Work item: Write out exactly the lines from the first line of the records below through the line that contains "common name: old-world mice and rats", and stop there.

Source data
------------------------------

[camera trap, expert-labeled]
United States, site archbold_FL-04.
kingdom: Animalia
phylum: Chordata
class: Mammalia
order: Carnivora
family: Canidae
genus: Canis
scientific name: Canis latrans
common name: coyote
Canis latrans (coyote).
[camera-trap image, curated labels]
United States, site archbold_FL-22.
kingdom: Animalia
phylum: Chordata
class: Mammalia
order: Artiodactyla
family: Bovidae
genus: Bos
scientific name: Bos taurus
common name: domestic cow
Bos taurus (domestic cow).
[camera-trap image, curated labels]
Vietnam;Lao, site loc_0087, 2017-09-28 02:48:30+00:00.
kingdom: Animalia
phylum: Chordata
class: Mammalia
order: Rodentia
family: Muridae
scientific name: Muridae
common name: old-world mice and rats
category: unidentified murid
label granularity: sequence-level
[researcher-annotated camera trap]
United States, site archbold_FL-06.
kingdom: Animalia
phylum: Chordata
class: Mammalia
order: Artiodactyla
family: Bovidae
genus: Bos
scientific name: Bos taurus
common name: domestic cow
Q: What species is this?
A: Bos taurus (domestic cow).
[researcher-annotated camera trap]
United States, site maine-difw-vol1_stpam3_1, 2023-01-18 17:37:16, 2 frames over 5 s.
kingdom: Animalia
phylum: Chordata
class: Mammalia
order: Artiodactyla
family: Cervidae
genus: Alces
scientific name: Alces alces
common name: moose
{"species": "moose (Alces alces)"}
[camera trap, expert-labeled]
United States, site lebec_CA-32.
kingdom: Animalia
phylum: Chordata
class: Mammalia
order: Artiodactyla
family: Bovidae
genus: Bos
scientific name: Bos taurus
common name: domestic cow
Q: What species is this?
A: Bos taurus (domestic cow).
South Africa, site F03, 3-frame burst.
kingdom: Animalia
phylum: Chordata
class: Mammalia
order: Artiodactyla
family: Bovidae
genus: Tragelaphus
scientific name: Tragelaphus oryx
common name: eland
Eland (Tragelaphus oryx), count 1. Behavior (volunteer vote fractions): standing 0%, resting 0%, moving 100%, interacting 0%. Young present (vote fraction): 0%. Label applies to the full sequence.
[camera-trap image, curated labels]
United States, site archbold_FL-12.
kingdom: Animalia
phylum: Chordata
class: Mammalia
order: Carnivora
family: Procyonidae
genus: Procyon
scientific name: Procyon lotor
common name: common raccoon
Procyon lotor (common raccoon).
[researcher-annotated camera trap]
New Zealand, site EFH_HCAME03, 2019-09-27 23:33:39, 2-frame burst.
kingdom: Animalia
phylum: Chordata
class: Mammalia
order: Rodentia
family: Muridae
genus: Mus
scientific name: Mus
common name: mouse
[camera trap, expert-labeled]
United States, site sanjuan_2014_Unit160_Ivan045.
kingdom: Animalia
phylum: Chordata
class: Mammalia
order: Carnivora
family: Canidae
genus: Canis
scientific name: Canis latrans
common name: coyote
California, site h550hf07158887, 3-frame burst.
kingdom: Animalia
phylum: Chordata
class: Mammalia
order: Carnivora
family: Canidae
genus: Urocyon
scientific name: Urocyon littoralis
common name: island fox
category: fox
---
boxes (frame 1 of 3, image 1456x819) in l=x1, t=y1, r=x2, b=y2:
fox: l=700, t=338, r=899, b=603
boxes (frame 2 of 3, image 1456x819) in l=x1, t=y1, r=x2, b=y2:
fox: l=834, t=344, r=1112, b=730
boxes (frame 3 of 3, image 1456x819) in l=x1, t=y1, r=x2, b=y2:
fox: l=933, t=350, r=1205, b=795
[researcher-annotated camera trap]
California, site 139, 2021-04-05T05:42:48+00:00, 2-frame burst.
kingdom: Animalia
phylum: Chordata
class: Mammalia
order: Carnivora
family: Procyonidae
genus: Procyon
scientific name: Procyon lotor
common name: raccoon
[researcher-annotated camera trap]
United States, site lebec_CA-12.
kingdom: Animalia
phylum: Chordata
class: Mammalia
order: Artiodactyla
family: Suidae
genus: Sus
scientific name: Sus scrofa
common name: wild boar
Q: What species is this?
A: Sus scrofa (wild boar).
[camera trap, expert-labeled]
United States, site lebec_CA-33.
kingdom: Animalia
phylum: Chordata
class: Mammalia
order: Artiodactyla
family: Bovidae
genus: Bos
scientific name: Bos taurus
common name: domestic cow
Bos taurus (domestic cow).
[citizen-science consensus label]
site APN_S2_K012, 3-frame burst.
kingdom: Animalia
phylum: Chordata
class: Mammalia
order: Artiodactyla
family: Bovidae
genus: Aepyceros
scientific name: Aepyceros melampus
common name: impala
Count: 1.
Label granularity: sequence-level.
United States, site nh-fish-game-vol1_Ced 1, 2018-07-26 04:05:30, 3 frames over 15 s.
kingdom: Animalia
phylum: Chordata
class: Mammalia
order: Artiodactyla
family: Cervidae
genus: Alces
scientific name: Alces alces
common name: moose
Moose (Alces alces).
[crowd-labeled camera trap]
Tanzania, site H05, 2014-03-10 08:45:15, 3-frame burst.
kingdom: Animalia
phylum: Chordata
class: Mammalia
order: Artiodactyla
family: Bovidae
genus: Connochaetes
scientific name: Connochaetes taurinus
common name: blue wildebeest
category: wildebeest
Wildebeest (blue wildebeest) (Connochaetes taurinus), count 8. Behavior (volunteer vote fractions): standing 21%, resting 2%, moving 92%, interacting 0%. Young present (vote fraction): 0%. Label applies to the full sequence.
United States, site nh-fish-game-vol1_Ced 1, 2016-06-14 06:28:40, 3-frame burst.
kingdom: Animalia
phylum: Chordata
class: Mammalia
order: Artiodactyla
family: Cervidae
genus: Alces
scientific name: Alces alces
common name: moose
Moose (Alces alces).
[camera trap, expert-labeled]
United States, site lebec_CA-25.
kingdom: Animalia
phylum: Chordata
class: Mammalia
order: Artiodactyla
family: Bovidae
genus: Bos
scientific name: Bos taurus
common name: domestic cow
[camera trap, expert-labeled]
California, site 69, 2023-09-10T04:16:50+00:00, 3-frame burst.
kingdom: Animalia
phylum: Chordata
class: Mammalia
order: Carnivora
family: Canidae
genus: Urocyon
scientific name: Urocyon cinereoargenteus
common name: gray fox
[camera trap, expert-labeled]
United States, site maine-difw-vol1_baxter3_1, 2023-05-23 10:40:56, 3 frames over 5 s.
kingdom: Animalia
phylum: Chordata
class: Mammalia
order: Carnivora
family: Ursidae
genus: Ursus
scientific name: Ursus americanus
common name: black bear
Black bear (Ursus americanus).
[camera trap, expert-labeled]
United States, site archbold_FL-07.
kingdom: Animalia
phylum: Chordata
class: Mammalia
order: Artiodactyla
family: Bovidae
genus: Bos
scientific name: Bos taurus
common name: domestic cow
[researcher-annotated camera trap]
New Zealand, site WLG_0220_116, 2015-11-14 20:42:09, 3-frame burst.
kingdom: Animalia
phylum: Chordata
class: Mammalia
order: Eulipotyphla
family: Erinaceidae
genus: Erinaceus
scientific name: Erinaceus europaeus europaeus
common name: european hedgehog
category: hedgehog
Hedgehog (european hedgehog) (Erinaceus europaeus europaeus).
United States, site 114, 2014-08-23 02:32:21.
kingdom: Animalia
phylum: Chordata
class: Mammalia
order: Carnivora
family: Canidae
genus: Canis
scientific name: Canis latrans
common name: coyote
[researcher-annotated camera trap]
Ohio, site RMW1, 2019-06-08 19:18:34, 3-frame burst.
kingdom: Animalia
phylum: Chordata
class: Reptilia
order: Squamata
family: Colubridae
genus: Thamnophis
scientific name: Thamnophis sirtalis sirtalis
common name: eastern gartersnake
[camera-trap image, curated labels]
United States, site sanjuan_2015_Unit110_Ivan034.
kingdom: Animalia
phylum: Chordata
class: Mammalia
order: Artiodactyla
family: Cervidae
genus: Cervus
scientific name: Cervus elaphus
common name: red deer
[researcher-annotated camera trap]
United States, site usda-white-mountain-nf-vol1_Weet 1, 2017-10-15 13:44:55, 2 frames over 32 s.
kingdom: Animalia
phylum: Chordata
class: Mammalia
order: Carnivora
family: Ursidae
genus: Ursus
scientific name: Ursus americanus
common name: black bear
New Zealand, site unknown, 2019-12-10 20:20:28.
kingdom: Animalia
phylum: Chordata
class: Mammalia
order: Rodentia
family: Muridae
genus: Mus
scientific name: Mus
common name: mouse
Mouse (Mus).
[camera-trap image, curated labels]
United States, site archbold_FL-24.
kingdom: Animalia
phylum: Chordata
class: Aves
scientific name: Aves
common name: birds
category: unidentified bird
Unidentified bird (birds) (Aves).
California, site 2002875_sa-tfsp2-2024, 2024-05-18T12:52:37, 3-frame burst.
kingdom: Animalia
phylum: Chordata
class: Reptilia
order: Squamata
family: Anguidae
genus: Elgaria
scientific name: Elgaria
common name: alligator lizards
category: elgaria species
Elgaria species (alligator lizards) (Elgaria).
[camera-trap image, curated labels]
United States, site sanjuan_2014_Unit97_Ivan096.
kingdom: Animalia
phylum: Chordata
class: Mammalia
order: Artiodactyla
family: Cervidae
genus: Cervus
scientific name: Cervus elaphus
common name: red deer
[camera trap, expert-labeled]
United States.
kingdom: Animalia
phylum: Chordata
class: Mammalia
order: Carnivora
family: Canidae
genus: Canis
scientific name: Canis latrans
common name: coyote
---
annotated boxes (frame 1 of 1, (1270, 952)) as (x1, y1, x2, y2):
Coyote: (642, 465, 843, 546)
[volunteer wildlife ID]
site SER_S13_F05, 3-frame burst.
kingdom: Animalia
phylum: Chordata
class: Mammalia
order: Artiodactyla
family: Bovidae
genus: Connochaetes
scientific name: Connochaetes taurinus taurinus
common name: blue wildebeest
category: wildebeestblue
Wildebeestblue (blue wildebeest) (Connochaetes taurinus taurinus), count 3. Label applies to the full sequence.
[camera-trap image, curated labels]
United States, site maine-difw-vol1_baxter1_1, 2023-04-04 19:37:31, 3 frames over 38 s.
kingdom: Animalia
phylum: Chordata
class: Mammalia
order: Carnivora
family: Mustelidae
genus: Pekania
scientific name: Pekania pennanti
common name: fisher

------------------------------

Output for this exercise:
[camera trap, expert-labeled]
United States, site archbold_FL-04.
kingdom: Animalia
phylum: Chordata
class: Mammalia
order: Carnivora
family: Canidae
genus: Canis
scientific name: Canis latrans
common name: coyote
Canis latrans (coyote).
[camera-trap image, curated labels]
United States, site archbold_FL-22.
kingdom: Animalia
phylum: Chordata
class: Mammalia
order: Artiodactyla
family: Bovidae
genus: Bos
scientific name: Bos taurus
common name: domestic cow
Bos taurus (domestic cow).
[camera-trap image, curated labels]
Vietnam;Lao, site loc_0087, 2017-09-28 02:48:30+00:00.
kingdom: Animalia
phylum: Chordata
class: Mammalia
order: Rodentia
family: Muridae
scientific name: Muridae
common name: old-world mice and rats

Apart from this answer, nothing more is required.